Open Interest Analysis:
- Based on option chain data, the highest open interest stands at 12000 CE & 11700 PE followed by 11900 CE & 11500 PE. PCR of all strikes is 1.26 which is a slightly over bought zone. PCR at 11700 stands at 3.06 which is acting as an immediate support level, PCR at 12000 stands at 0.29 which is acting as an immediate resistance level. Equally, important indicator Option Pain is at 11800, indicating expiry at 11800. A shift in option pain will provide further levels.
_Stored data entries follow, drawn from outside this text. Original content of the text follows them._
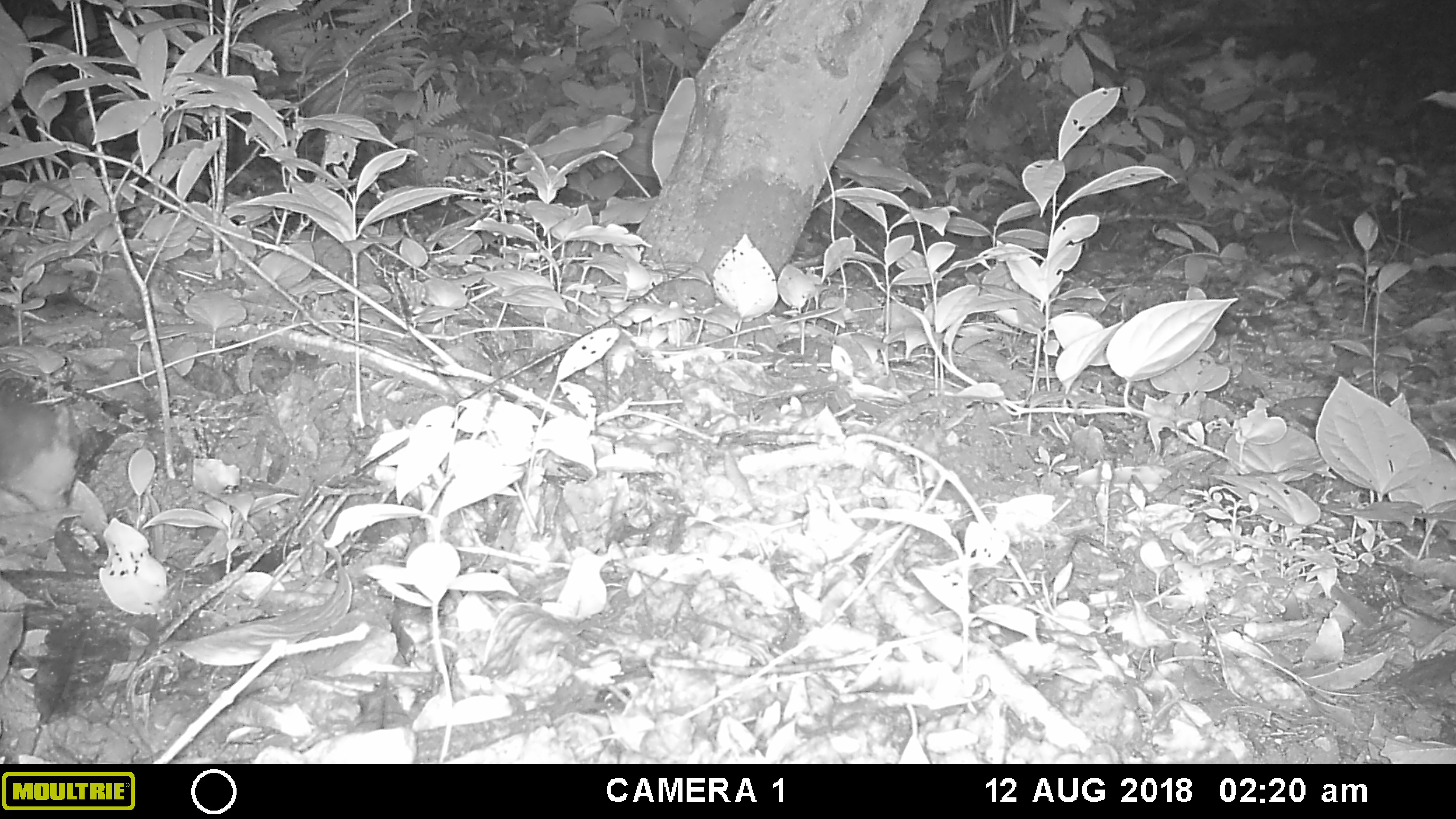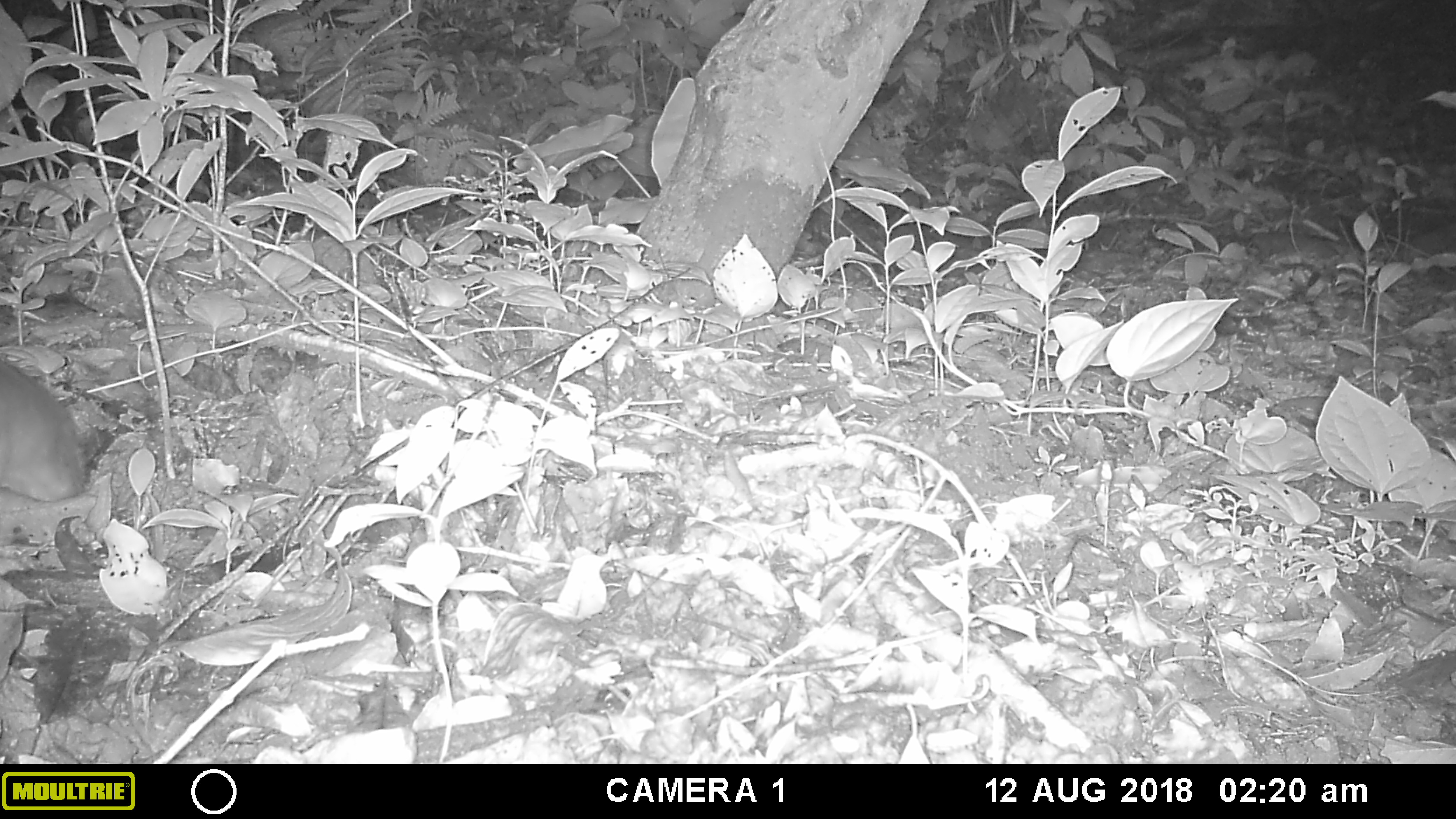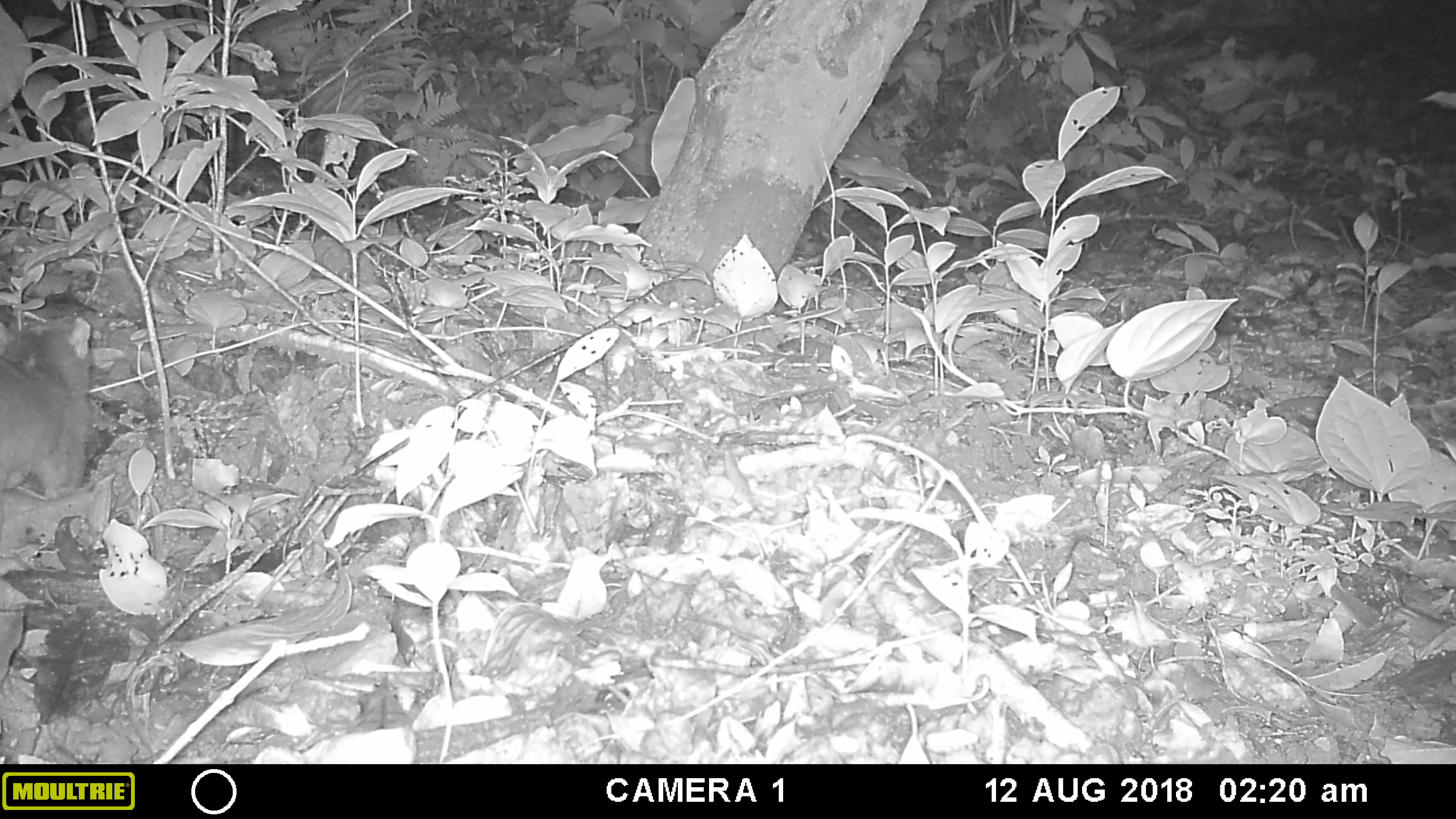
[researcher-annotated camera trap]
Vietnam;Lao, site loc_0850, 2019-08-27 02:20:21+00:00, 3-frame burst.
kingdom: Animalia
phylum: Chordata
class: Mammalia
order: Carnivora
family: Mustelidae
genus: Melogale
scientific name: Melogale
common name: ferret badger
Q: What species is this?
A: Ferret badger (Melogale).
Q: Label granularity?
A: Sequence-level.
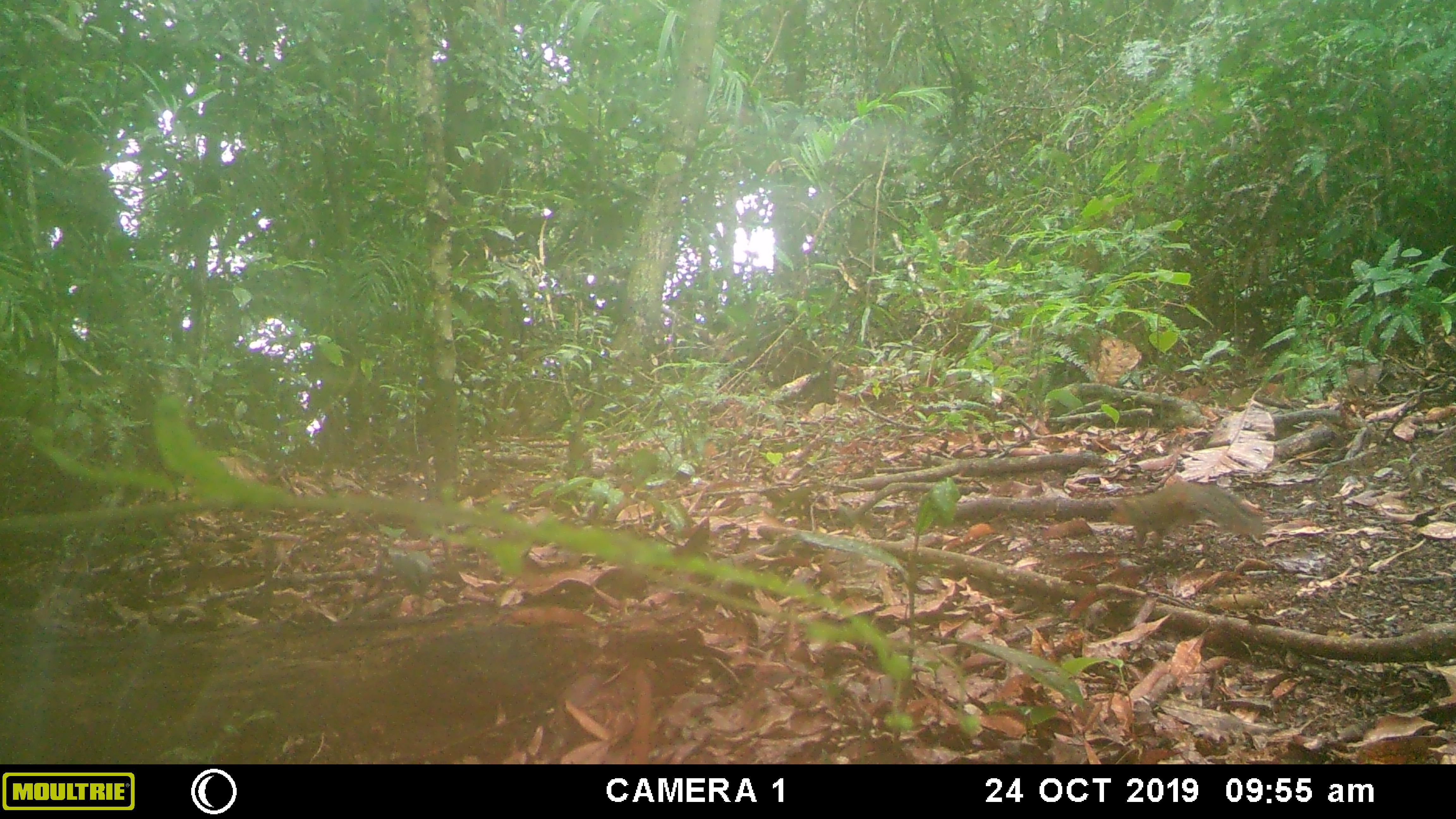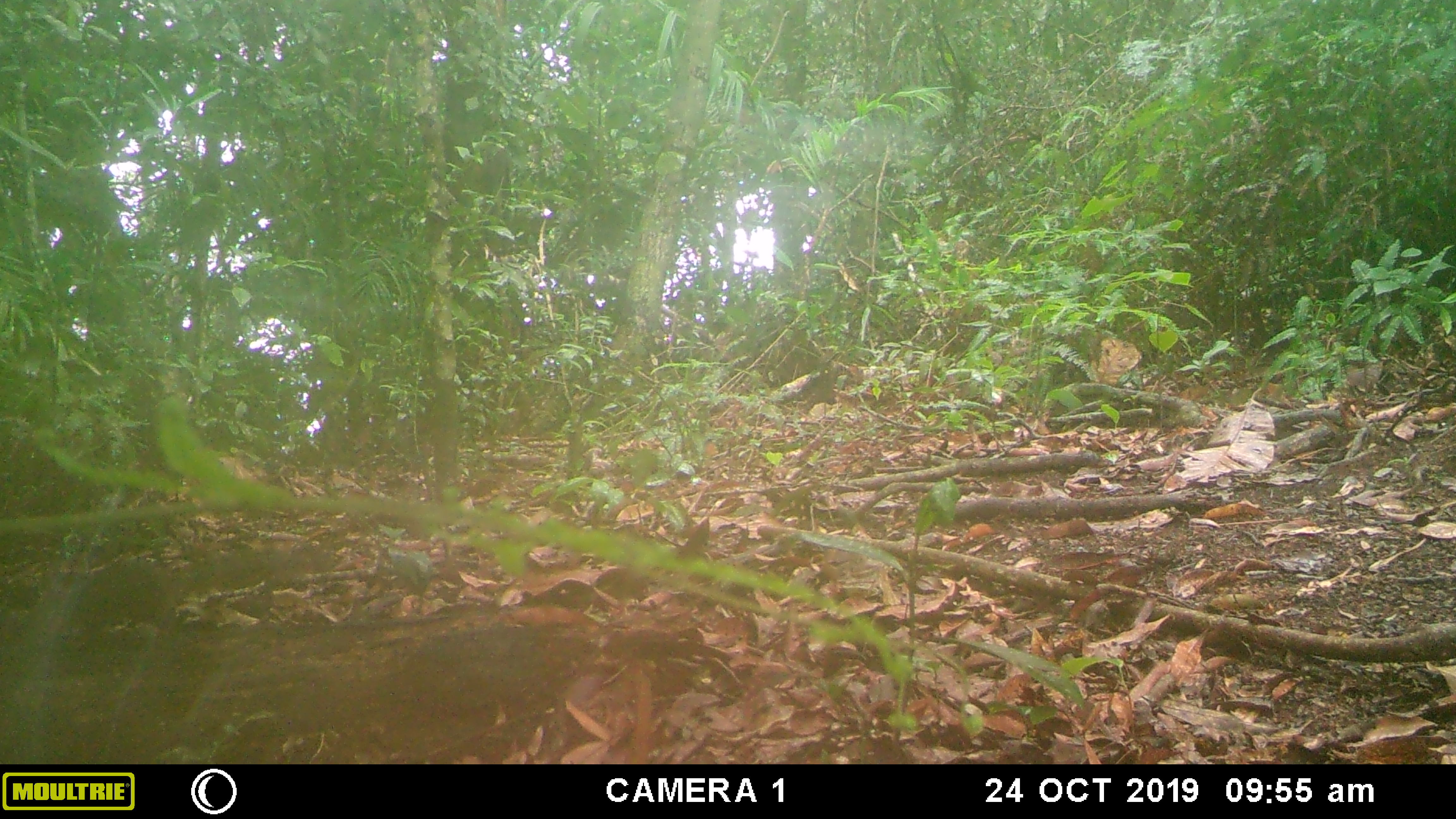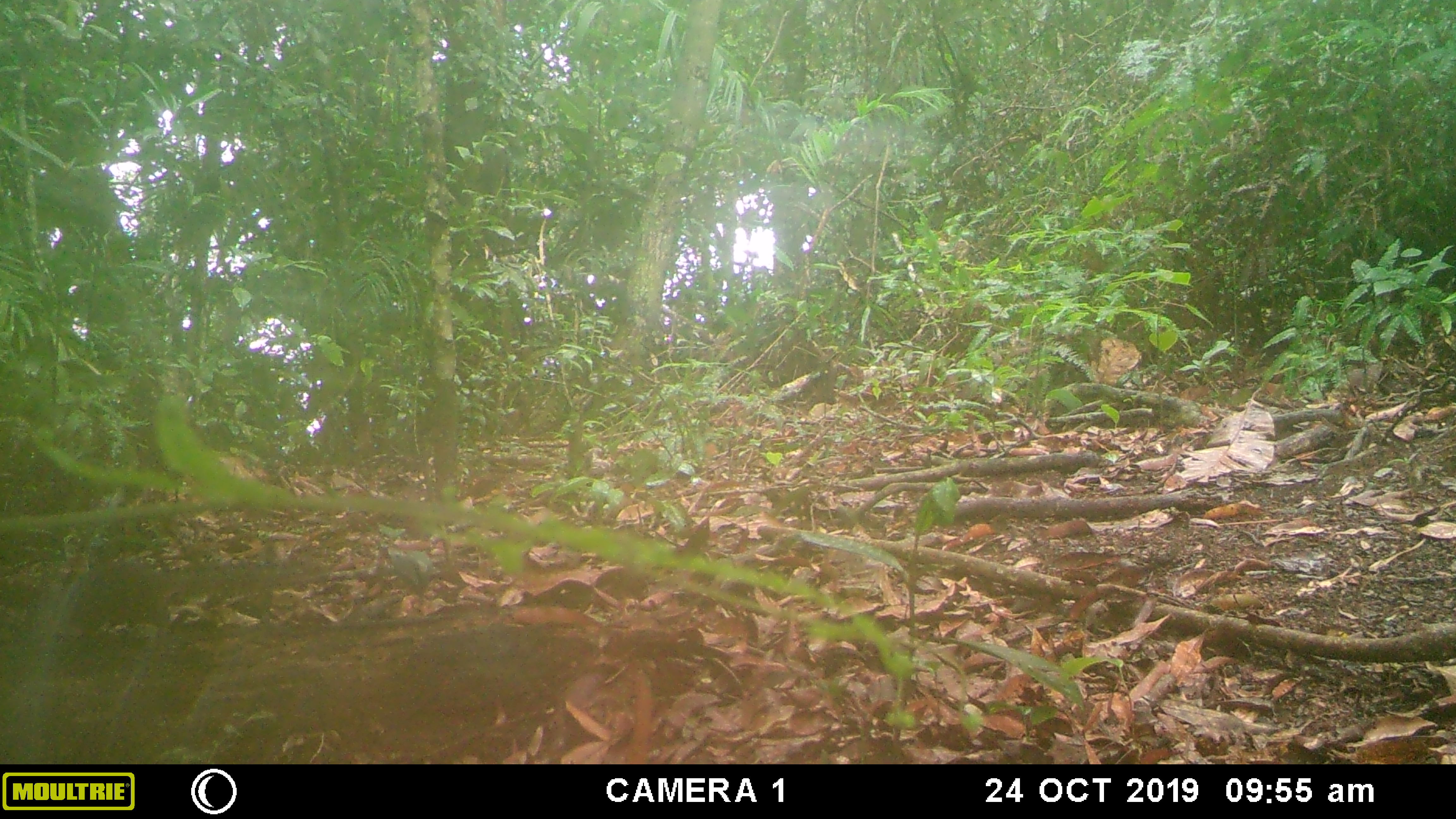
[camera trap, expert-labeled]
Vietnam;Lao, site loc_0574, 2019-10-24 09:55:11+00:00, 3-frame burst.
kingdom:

- 11500 PUT also carries a huge open interest which is indicated one more important level so this week. So expected range based on current data should be 11500 – 12000. As you can see the range is quite big and the same movement we are getting in market, I suggest keep your positions with proper hedge and avoid short straddle/Strangles the week.
Nifty option Strategy : Iron Butterfly
Adjustments not required for this strategy. Just book loss and close this strategy once it breaches break even points. If you still want to do some adjustments just shift Call spread to 100 points down after a breakdown from 11700. Keep put spread as it is. Same thing you can do with put spread after a successful breakout from 11900.
Bank Nifty chart this week :
- As i shared in my previous Weekly post, that 30660 is a very strong and game changer support level. We can see on Bank nifty chart, BankNifty gave a breakdown on 14th June and made a low of 30222.85 on Tuesday.
- This week was highly volatile, and we saw some deep trouble for naked option writers for both the directions. Later on Thursday it recovered from lower levels and closed again above 30660 level.
- Nowadays there are lots of uncertainly in market due to globally and domestic concerns and now market will focus on budget session starting from 5th July.
- In the minutes of the Monetary policy committee, RBI too raised concerns about week domestic growth and lack of liquidity, which is creating pressure on Banking sector.
- The move we got on Thursday, what you think is it sustainable? Can we say it a Dead Cat Bounce?
- Now 30660 is already broken, there is a Gap between 30072-29480, which still need to fill. So now 30072-29480 is the important band need to keep on radar. If We get a breakdown from 29480 on Bank Nifty Chart, We may see some new lower levels in coming sessions.
- The movement we are getting nowadays in market is indicating something serious is happening in market. So for a cautious note keep your portfolios with a proper hedge.
BankNifty Open Interest Analysis:
- Based on option chain data, the highest open interest stands at 31000 CE & 30500 PE followed by 31500 CE & 30000 PE. PCR of all strikes stands at 0.91 which is a neutral zone. PCR at 30500 stands at 2.96, which is acting an immediate support zone. PCR at 31000 stands at 0.23 which is acting as an immediate resistance zone. Option pain stands at 31600, giving us expiry level. Keep tracking this option pain levels. Shift in option pain will give us new level for expiry.
Bank Nifty Option Strategy : Iron Butterfly
Adjustments not required for this strategy. Just book loss and close this strategy once it breaches break even points. If you still want to do some adjustments just shift Call spread to 200 points down after a breakdown from 30400. Keep put spread as it is. Same thing you can do with put spread after a successful breakout from 31000.